First Sunday: The Lovers of My Soul



     Finally, as I stood on the sidewalk, having nowhere to go, it came to pass that the craving for something to drink came over me, and the beer signs that I had scarcely noticed for these many months became visible. They stood out, vividly gleaming on the street corners, in the middle of the blocks—everywhere. Entering one of the saloons I ordered a glass of beer [26][27] and sat down at a table and tried to rouse my sinking spirit with cheerful thoughts: This will pass over. I shall be glad again some day, the vibrations of despair will evolve into a higher harmony. I have stood under the tall pine trees and heard the south wind sighing in the branches. It was a sigh of infinite longing, but listening more intently I could hear a triumphant tone.
     Once, when I sat in the gallery of the board of trade, watching the speculators and wondering how they were able to do business in that way, the discordant screams of the traders oppressed my heart until I shut my eyes, then, when the excitement rose to a certain pitch it sounded sonorous, like peals of trumpets.
     Again, on the electric cars, the clanking and jarring sounds are lost in a singing monotone. That is the poetry of speed.
     In my infancy I first heard that heavenly monotone. In my father’s garden I sat in the grass. Sleepy.
     Insects were humming around me, among the flowers below and in the blooming branches above. Then it broke upon the stillness with startling suddenness:
     The bees swarmed.
     That moment a hive was born, a world created.
     And the bees sang together of joy everlasting, the song of eternity.
     The bartender brought the beer and my attention was drawn to the men drinking at the bar. They quarreled. It was about the murder of the late presi- [27][28] dent. One of the group seemed to side with the assassin. This roused the others’ ire and they surrounded him threateningly. The defender of the dastardly deed dwelt only on one point, that Czolgosz, when he sat in the electric chair about to die, made only one complaint: “You might have let me speak to my father.”
     All further discussion of the subject by these drinking men was put to an end by the saloonkeeper, who ordered the anarchist out. He went, apparently being of the philosophical branch of that faith.
     Now, I have no sympathy for criminals, least of all for assassins, but that the murderer was denied to speak with his father touched me deeply, for also I should like to speak to my father, but now he is no more.
     But this is getting altogether too dreary. If affirmation and auto-suggestion are any good, now is the time to try them. And as I watched the beer foam on my glass slowly settle, I repeated to myself slowly and still more slowly, “All is good,” “I and the Father are one.” All of a sudden I seemed wrapt in fire. It lasted but an instant, and in the stillness that followed I saw in a new light a young man standing, not very far away from me, to all appearance not more than twelve years old. He looked pale, like one who has long been sick. Yet he was beautiful.
     His presence startled me at first, the more so since the others had vanished, but only for a second. Then I was seized by a desire to get hold of him and [28][29] stretched out my hand carefully, like one that unawares has come close to a wild bird or a squirrel and wants to catch it alive. My cautiousness proved unnecessary, for he came close to me, so close that he rested against my knee and put both his hands in mine. I pressed them softly to assure him of my good will. He returned the pressure and his hands were cool with a pleasant coolness, like the coolness of fresh flowers. With an effort I looked him in the eye, then I knew who it was—it was Czolgosz, and he spoke to me.

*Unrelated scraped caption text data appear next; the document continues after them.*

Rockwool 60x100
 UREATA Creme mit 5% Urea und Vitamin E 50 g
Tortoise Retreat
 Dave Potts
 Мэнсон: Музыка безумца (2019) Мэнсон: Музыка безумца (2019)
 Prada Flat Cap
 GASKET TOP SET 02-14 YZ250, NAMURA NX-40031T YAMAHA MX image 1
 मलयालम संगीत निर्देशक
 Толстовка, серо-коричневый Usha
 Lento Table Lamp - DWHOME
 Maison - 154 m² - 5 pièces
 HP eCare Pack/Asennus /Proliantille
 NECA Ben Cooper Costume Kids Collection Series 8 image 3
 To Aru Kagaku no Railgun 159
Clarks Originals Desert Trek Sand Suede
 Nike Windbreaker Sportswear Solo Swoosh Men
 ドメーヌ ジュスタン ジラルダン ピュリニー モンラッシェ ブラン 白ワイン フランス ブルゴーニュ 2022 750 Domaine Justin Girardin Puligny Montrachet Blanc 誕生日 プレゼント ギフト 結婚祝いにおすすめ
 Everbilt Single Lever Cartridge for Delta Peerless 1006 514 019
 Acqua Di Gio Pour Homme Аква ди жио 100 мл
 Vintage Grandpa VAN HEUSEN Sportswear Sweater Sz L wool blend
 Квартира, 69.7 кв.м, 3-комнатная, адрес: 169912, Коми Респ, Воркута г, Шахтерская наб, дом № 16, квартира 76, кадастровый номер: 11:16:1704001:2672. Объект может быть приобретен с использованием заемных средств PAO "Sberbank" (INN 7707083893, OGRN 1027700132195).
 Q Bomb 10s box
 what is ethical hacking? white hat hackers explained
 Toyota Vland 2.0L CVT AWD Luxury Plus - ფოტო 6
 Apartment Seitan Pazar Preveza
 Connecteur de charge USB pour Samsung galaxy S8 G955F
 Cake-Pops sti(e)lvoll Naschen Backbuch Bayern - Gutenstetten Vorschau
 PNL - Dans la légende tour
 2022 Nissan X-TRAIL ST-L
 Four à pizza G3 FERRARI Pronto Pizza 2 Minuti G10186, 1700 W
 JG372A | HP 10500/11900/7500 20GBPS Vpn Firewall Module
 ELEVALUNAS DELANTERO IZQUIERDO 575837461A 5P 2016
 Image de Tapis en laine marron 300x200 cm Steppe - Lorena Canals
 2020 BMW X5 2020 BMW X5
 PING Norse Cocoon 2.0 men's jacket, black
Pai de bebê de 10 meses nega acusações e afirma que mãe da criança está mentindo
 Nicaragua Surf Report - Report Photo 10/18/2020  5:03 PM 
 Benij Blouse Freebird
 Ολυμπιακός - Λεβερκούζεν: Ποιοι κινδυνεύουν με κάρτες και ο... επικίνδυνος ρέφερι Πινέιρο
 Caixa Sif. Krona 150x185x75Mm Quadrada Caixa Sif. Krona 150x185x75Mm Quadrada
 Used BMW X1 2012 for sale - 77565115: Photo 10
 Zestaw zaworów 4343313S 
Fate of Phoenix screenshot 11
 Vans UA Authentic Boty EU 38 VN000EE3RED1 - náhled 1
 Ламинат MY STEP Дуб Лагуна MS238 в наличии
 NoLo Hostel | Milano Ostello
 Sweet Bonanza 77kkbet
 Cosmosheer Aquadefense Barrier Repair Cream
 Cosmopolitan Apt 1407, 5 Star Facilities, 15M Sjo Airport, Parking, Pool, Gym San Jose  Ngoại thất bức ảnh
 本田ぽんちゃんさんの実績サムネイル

     The bartender brought some small change, the tinkling of the coins woke me and I arose to go.
     “You did not drink your beer.”
     But I had lost all desire for it.


     Stepping out on the sidewalk, I stood bewildered, as one who has lost his bearing. Night had fallen over the city, thousands of lights were lit, transforming the streets into scenes of splendor and gaiety. I started out to walk with a will and a purpose, and the people who, an hour ago, wanted to step on me, willingly gave me way.
     An aim was given me.
     It sounded in my mind like a wild refrain, like a shout of victory:
     “I shall lay the evil ghost of the crucified and the electrocuted. They shall haunt this earth no more!”
     A ghastly task perhaps. But what of that? We [29][30] cannot all be employed in the nurseries. Some must be scavengers in the vineyard of the Lord.
     Only a laborer, who has gone from shop to shop applying for a job, and day after day met the same answer, “No help wanted,” and at last gets work, or perhaps only the promise of a situation, can fully realize my joy.